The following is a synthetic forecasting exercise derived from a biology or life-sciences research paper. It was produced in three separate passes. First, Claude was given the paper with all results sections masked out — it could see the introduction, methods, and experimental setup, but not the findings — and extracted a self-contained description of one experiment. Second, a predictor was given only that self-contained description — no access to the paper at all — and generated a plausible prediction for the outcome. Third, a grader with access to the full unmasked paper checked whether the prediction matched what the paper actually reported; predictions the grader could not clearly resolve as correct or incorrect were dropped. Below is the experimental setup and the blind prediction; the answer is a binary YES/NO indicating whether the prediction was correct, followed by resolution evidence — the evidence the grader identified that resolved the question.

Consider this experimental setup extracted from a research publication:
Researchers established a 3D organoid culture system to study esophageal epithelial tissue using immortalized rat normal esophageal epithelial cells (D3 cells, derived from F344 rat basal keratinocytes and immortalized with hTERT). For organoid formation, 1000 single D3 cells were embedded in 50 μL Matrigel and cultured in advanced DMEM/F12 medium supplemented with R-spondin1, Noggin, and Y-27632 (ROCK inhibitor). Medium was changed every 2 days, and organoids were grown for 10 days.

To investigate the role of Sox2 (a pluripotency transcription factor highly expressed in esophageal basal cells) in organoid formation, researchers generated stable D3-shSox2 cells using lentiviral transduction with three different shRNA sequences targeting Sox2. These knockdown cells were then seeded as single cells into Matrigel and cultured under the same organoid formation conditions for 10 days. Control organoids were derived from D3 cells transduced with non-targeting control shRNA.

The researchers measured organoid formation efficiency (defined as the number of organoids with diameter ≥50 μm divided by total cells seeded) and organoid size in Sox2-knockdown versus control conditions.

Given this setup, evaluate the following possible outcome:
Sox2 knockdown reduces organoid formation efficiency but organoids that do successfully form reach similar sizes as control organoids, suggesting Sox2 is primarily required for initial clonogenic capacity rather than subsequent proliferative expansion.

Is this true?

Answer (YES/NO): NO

• **Required work**
If a line in the listing has "seeded" in it, report that line.

• **Task result**
To investigate the role of Sox2 (a pluripotency transcription factor highly expressed in esophageal basal cells) in organoid formation, researchers generated stable D3-shSox2 cells using lentiviral transduction with three different shRNA sequences targeting Sox2. These knockdown cells were then seeded as single cells into Matrigel and cultured under the same organoid formation conditions for 10 days. Control organoids were derived from D3 cells transduced with non-targeting control shRNA.
The researchers measured organoid formation efficiency (defined as the number of organoids with diameter ≥50 μm divided by total cells seeded) and organoid size in Sox2-knockdown versus control conditions.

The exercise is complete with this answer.